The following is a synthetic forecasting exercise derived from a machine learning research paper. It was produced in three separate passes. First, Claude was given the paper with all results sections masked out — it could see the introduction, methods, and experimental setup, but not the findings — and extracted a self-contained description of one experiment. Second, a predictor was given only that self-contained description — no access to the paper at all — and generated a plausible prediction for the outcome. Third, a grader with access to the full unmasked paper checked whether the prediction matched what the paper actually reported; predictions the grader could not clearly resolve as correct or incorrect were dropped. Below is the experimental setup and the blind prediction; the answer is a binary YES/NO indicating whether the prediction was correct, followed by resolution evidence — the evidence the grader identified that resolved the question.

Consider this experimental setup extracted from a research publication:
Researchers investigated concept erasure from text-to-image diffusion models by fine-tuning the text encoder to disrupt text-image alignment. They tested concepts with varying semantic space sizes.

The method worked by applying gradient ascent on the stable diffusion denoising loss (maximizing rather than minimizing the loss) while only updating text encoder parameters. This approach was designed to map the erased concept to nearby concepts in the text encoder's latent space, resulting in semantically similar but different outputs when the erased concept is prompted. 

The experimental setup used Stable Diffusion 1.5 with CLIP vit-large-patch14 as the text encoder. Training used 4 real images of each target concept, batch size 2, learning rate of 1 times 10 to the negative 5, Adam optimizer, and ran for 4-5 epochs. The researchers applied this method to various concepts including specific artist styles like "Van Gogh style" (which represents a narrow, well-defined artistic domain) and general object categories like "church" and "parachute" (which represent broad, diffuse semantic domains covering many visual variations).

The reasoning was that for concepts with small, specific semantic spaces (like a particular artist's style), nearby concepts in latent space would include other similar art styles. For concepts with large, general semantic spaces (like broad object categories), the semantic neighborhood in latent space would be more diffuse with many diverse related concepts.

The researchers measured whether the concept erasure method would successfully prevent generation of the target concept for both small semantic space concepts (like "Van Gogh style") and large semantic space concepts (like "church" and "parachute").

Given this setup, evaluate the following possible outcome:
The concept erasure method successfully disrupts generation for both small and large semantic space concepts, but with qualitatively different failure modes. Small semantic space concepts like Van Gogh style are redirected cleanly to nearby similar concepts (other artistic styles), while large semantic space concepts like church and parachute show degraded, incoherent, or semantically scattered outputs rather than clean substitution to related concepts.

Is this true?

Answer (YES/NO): NO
* * * *
### Work instructions
The full listing, top to bottom: write it out again exactly.

### Result
The following is a synthetic forecasting exercise derived from a machine learning research paper. It was produced in three separate passes. First, Claude was given the paper with all results sections masked out — it could see the introduction, methods, and experimental setup, but not the findings — and extracted a self-contained description of one experiment. Second, a predictor was given only that self-contained description — no access to the paper at all — and generated a plausible prediction for the outcome. Third, a grader with access to the full unmasked paper checked whether the prediction matched what the paper actually reported; predictions the grader could not clearly resolve as correct or incorrect were dropped. Below is the experimental setup and the blind prediction; the answer is a binary YES/NO indicating whether the prediction was correct, followed by resolution evidence — the evidence the grader identified that resolved the question.

Consider this experimental setup extracted from a research publication:
Researchers investigated concept erasure from text-to-image diffusion models by fine-tuning the text encoder to disrupt text-image alignment. They tested concepts with varying semantic space sizes.

The method worked by applying gradient ascent on the stable diffusion denoising loss (maximizing rather than minimizing the loss) while only updating text encoder parameters. This approach was designed to map the erased concept to nearby concepts in the text encoder's latent space, resulting in semantically similar but different outputs when the erased concept is prompted. 

The experimental setup used Stable Diffusion 1.5 with CLIP vit-large-patch14 as the text encoder. Training used 4 real images of each target concept, batch size 2, learning rate of 1 times 10 to the negative 5, Adam optimizer, and ran for 4-5 epochs. The researchers applied this method to various concepts including specific artist styles like "Van Gogh style" (which represents a narrow, well-defined artistic domain) and general object categories like "church" and "parachute" (which represent broad, diffuse semantic domains covering many visual variations).

The reasoning was that for concepts with small, specific semantic spaces (like a particular artist's style), nearby concepts in latent space would include other similar art styles. For concepts with large, general semantic spaces (like broad object categories), the semantic neighborhood in latent space would be more diffuse with many diverse related concepts.

The researchers measured whether the concept erasure method would successfully prevent generation of the target concept for both small semantic space concepts (like "Van Gogh style") and large semantic space concepts (like "church" and "parachute").

Given this setup, evaluate the following possible outcome:
The concept erasure method successfully disrupts generation for both small and large semantic space concepts, but with qualitatively different failure modes. Small semantic space concepts like Van Gogh style are redirected cleanly to nearby similar concepts (other artistic styles), while large semantic space concepts like church and parachute show degraded, incoherent, or semantically scattered outputs rather than clean substitution to related concepts.

Is this true?

Answer (YES/NO): NO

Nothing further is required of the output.